**EXERCISE INSTRUCTIONS**:
a) Repeat the portion of the passage on directional navigation between boxes that lies between "template <int axis> inline" and "arvo_vector(box<> const& from, box<> const& to)", inclusive.
b) Answer these questions about the passage on directional navigation between boxes:
(i) Whose algorithm did the author adapt to turn the gap between rectangles into numbers?
(ii) What value does difference_on_axis return when neither of its two conditions is met?
(iii) How are the 2d scores compared to find the best candidate?
c) Take the passage on directional navigation between boxes further, starting from the point where it stops.

**SELECTED EXTRACT**:
This sketch shows a control setup with a possible solution. It also contains an interesting situation: going ‘down’ from B box goes to C, but going up from there goes to A!

The key to creating this solution is a metric that weights the gap for a specific input direction, e.g. neighbor_metric(
box<> const& from, box<> const& to, navigation_direction direction). To implement this, we need to convert this gap into numbers we can use. I’ve used a variant of Arvo’s algorithm for that: For both axes, get the difference of the rectangles’ intervals along that axis and store those in a 2d-vector. In code:

template <int axis> inline float difference_on_axis(
  box<> const& from, box<> const& to)
{
  if (to.min[axis] > from.max[axis])
    return to.min[axis] - from.max[axis];
  else if (to.max[axis] < from.min[axis])
    return to.max[axis] - from.min[axis];
  return 0.f;
}

v2<> arvo_vector(box<> const& from, box<> const& to)
{
  return { 
    difference_on_axis<0>(from, to),
    difference_on_axis<1>(from, to) };
}

That sketch shows the resulting vectors from the box in the top-left going to two other boxes. Note that these vectors are quite different from the difference of the boxes’ centers. In the case of the two top boxes, the vector connecting the centers would tilt down slightly, while this one is completely parallel to the x axis.

Now armed with this vector, let’s look at the metric I was using. It results in a 2d ‘score’ that is later compared lexicographically to determine the best candidate: the first number determines the ‘angle’ with the selected axis, the other one the distance.

template <int axis> auto metric_on_axis(box<> const& from, box<> const& to)

**INFORMATION PROVIDED**:

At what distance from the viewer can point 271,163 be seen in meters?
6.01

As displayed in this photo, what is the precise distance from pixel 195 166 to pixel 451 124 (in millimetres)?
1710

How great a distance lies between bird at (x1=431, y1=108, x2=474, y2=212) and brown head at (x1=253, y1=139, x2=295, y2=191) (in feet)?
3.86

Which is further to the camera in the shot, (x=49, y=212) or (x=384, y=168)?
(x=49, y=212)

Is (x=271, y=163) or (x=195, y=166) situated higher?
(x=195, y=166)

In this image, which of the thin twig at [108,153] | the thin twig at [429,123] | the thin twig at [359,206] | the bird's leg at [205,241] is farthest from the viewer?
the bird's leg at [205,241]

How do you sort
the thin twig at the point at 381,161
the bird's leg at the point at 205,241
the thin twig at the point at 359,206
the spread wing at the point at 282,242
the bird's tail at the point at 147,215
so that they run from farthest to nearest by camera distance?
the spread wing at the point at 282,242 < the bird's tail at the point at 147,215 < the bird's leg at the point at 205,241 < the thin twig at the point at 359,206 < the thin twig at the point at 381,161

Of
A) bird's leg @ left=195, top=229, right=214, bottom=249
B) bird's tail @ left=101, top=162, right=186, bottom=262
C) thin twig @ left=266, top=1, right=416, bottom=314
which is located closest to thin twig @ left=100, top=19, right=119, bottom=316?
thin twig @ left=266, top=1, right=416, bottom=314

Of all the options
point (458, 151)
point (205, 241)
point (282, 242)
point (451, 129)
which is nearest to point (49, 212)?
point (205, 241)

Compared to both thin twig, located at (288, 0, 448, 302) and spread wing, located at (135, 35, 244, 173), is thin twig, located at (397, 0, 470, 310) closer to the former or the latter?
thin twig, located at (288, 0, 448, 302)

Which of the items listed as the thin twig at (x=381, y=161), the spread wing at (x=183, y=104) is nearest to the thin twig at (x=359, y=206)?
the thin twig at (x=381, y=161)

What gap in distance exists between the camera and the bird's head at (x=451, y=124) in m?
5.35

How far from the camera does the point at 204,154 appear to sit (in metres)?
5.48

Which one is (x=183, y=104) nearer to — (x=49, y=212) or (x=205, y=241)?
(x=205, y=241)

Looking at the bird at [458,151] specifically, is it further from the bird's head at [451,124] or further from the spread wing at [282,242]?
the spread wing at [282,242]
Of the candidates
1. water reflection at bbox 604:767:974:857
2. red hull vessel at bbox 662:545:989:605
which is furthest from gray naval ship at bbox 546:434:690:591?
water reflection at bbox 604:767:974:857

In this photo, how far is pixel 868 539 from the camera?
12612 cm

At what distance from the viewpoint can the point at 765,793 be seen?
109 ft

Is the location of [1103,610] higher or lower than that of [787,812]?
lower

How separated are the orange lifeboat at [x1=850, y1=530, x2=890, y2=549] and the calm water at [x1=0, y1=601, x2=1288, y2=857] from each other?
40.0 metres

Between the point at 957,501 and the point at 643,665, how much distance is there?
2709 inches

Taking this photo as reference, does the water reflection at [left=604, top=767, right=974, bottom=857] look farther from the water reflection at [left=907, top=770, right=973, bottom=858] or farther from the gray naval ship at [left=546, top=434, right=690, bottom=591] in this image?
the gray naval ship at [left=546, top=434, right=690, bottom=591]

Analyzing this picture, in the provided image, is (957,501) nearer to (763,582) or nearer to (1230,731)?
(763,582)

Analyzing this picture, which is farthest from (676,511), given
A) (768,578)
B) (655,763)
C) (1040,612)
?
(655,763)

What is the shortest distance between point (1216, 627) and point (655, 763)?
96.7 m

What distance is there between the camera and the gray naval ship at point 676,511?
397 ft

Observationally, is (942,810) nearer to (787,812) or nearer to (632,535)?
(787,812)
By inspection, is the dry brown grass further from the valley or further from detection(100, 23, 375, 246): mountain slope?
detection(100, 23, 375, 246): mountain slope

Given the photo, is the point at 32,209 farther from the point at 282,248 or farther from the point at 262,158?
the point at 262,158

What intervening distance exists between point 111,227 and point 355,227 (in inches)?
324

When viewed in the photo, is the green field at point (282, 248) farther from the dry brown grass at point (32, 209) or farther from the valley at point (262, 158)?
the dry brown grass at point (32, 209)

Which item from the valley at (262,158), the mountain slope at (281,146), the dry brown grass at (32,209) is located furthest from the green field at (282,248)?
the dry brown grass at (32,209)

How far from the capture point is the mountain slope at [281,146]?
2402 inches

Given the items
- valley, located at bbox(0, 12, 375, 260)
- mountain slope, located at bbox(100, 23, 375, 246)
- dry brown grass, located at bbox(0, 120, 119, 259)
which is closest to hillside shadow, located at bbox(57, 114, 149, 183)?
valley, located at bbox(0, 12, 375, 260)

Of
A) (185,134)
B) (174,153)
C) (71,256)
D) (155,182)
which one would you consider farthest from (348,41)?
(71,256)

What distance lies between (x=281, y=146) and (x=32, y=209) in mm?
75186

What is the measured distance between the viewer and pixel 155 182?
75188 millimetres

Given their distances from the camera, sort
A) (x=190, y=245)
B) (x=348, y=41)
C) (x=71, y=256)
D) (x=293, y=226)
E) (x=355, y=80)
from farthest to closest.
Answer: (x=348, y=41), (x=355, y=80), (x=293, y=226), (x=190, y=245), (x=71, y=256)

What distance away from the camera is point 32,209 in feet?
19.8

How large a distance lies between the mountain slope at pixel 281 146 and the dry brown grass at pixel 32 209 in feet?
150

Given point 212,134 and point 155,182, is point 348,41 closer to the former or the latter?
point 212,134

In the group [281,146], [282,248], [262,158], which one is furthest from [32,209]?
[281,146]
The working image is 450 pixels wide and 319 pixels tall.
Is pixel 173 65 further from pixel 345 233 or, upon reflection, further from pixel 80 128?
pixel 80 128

**ANSWERS TO THE PROBLEMS**:
a)
template <int axis> inline float difference_on_axis(
  box<> const& from, box<> const& to)
{
  if (to.min[axis] > from.max[axis])
    return to.min[axis] - from.max[axis];
  else if (to.max[axis] < from.min[axis])
    return to.max[axis] - from.min[axis];
  return 0.f;
}

v2<> arvo_vector(box<> const& from, box<> const& to)

b)
(i) Arvo's algorithm.
(ii) 0.f
(iii) Lexicographically.

c)
{
  auto delta = arvo_vector(from, to);
  delta[0] *= delta[0];
  delta[1] *= delta[1];
  auto square_distance = delta[0] + delta[1];

  float cosine_squared = delta[axis] / square_distance;
  return std::make_pair(-cosine_squared, delta[axis]);
}

std::optional<std::pair<float, float>> neighbor_metric(
  box<> const& from, box<> const& to, navigation_direction direction)
{
  switch (direction)
  {
  default:
  case navigation_direction::right:
  {
    if (from.max[0] >= to.max[0])
      return {};
    return metric_on_axis<0>(from, to);
  }
  case navigation_direction::left:
  {
    if (from.min[0] <= to.min[0])
      return {};
    return metric_on_axis<0>(from, to);
  }
  case navigation_direction::up:
  {
    if (from.max[1] >= to.max[1])
      return {};
    return metric_on_axis<1>(from, to);
  }
  case navigation_direction::down:
  {
    if (from.min[1] <= to.min[1])
      return {};
    return metric_on_axis<1>(from, to);
  }
  }
}

In practice this means that the algorithm will favor connections that best align with the input direction, while ties resolved by using the closest candidate. The metric ‘disqualifies’ candidates going backward, e.g. when going right, the next box cannot start left of the from box.

Now we just need to loop through all candidates and the select the one with the lowest metric.

This algorithm does not make any guarantees that all controls will be accessible, but that is a property that can easily be tested by traversing the graph induced by this metric, and the UI can be designed appropriately. It also does not try to be symmetric, e.g. going down then up does not always result in going back to the previous control. As we can see in the first sketch, this is not always desirable. I think it’s nice to be able to go from B to C via ‘down’, but I’d be weird to go ‘up’ back there instead of A. Instead, going ‘right’ to B does make sense.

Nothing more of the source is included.